**Aim:**
Extract every entry below verbatim, line for line, omitting the pictures.

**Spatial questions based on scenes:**
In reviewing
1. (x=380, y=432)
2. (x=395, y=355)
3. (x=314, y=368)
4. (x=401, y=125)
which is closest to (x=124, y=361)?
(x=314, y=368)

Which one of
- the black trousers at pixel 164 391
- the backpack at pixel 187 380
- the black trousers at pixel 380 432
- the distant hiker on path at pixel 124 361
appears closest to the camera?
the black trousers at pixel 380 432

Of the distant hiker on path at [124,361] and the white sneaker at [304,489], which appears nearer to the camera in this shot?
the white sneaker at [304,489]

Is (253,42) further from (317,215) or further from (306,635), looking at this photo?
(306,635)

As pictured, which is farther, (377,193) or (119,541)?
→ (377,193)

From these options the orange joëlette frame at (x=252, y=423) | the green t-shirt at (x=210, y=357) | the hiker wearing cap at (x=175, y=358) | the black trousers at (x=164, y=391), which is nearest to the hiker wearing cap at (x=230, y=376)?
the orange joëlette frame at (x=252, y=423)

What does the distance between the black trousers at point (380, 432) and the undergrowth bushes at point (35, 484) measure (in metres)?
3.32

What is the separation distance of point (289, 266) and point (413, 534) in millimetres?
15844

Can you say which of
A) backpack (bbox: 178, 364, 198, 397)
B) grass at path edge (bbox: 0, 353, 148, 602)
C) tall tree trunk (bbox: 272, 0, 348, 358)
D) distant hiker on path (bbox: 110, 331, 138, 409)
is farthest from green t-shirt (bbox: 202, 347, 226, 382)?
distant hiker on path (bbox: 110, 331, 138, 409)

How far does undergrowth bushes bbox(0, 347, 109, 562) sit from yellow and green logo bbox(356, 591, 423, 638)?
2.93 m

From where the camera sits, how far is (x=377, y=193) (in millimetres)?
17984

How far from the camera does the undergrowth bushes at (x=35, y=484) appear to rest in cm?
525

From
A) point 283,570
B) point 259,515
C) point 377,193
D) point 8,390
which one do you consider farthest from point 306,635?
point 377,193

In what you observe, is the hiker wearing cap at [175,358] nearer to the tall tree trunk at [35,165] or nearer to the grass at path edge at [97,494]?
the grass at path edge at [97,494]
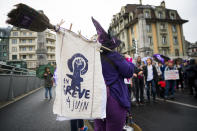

**Written solution:**
In reviewing
1. (x=380, y=432)
2. (x=395, y=355)
3. (x=314, y=368)
4. (x=401, y=125)
which is closest to (x=124, y=361)?
(x=314, y=368)

Which one of
- the black trousers at pixel 164 391
- the backpack at pixel 187 380
- the black trousers at pixel 380 432
- the distant hiker on path at pixel 124 361
appears closest to the camera?
the black trousers at pixel 380 432

Of the distant hiker on path at [124,361] and the white sneaker at [304,489], which appears nearer to the camera in this shot?
the white sneaker at [304,489]

Is (253,42) further from (317,215) or further from (306,635), looking at this photo?
(306,635)

As pictured, which is farther, (377,193) or (119,541)?
→ (377,193)

From these options the orange joëlette frame at (x=252, y=423) | the green t-shirt at (x=210, y=357) | the hiker wearing cap at (x=175, y=358) | the black trousers at (x=164, y=391), which is nearest to the hiker wearing cap at (x=230, y=376)?
the orange joëlette frame at (x=252, y=423)

What does the distance between the black trousers at point (380, 432) and the undergrowth bushes at point (35, 484) measure (in metres)?
3.32

What is the separation distance of point (289, 266) and point (413, 534) in millimetres?
15844

Can you say which of
A) backpack (bbox: 178, 364, 198, 397)
B) grass at path edge (bbox: 0, 353, 148, 602)
C) tall tree trunk (bbox: 272, 0, 348, 358)
D) distant hiker on path (bbox: 110, 331, 138, 409)
is farthest from green t-shirt (bbox: 202, 347, 226, 382)?
distant hiker on path (bbox: 110, 331, 138, 409)

How far does undergrowth bushes bbox(0, 347, 109, 562) sit from yellow and green logo bbox(356, 591, 423, 638)?
2.93 m

From where the camera sits, how far is (x=377, y=193) (in millimetres)?
17984

How far from the camera does the undergrowth bushes at (x=35, y=484) appear to rest in cm?
525

From
A) point 283,570
B) point 259,515
C) point 377,193
D) point 8,390
which one do you consider farthest from point 306,635?
point 377,193

In what you observe, is the hiker wearing cap at [175,358] nearer to the tall tree trunk at [35,165] or nearer to the grass at path edge at [97,494]?
the grass at path edge at [97,494]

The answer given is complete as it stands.